## WRITTEN REQUEST
Copy out all of the material below word for word, keeping every line in its original order.

## MATERIALS PROVIDED

+ + +

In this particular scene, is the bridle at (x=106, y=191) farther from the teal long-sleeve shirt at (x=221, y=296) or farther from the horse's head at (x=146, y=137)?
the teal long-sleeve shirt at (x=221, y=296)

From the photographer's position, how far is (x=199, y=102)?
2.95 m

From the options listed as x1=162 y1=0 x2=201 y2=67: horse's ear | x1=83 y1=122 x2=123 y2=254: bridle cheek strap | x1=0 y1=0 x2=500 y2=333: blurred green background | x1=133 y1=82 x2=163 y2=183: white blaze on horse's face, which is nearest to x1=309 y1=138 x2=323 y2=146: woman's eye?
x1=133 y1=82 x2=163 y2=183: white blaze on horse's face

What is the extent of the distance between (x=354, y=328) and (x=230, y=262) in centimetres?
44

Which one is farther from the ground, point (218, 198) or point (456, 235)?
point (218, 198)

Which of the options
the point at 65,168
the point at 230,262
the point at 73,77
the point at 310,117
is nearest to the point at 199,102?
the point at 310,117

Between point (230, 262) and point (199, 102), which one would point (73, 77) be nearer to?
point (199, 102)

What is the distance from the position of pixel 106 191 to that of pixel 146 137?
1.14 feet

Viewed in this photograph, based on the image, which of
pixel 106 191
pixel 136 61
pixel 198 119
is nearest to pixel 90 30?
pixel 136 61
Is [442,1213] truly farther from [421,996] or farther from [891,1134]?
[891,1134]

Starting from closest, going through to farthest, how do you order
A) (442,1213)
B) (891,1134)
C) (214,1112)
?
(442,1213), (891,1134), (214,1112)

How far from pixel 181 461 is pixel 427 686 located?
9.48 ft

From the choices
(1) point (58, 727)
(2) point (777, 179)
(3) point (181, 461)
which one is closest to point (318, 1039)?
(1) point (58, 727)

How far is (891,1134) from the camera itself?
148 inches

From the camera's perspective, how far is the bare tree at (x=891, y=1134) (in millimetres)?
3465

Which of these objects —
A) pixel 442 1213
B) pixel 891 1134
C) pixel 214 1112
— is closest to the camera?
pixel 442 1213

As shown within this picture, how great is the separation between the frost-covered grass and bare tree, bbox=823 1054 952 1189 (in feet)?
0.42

+ + +

## TASK RESULT
In this particular scene, is the bridle at (x=106, y=191) farther from the teal long-sleeve shirt at (x=221, y=296) or farther from the horse's head at (x=146, y=137)?
the teal long-sleeve shirt at (x=221, y=296)

From the photographer's position, how far is (x=199, y=102)?
2.95 m

From the options listed as x1=162 y1=0 x2=201 y2=67: horse's ear | x1=83 y1=122 x2=123 y2=254: bridle cheek strap | x1=0 y1=0 x2=500 y2=333: blurred green background | x1=133 y1=82 x2=163 y2=183: white blaze on horse's face, which is nearest to x1=309 y1=138 x2=323 y2=146: woman's eye?
x1=133 y1=82 x2=163 y2=183: white blaze on horse's face

What is the extent of the distance between (x=354, y=328) and (x=230, y=262) in centimetres?
44

Which one is farther from the ground, point (218, 198) or point (456, 235)?
point (218, 198)

Which of the options
the point at 65,168
the point at 230,262
the point at 73,77
the point at 310,117
is nearest to the point at 199,102?
the point at 310,117

Between point (230, 262) and point (199, 102), which one would point (73, 77) be nearer to?
point (199, 102)

What is the distance from the position of pixel 106 191 to that of pixel 146 137?
1.14 feet

Viewed in this photograph, based on the image, which of
pixel 106 191
pixel 136 61
pixel 198 119
is nearest to pixel 90 30?
pixel 136 61
Is [442,1213] truly farther from [421,996] or farther from [891,1134]?
[891,1134]

Starting from closest, going through to farthest, how do you order
A) (442,1213)
B) (891,1134)
C) (214,1112)
?
(442,1213), (891,1134), (214,1112)

How far from pixel 181 461 is pixel 427 686 located?
9.48 ft

From the choices
(1) point (58, 727)
(2) point (777, 179)
(3) point (181, 461)
which one is closest to point (318, 1039)?
(1) point (58, 727)

How far is (891,1134) from the camera itself?
148 inches

From the camera's perspective, how far is the bare tree at (x=891, y=1134) (in millimetres)?
3465

Which of these objects —
A) pixel 442 1213
B) pixel 891 1134
C) pixel 214 1112
— is closest to the camera?
pixel 442 1213

As shown within this picture, how great is the separation between the frost-covered grass and bare tree, bbox=823 1054 952 1189 (in feet)?
0.42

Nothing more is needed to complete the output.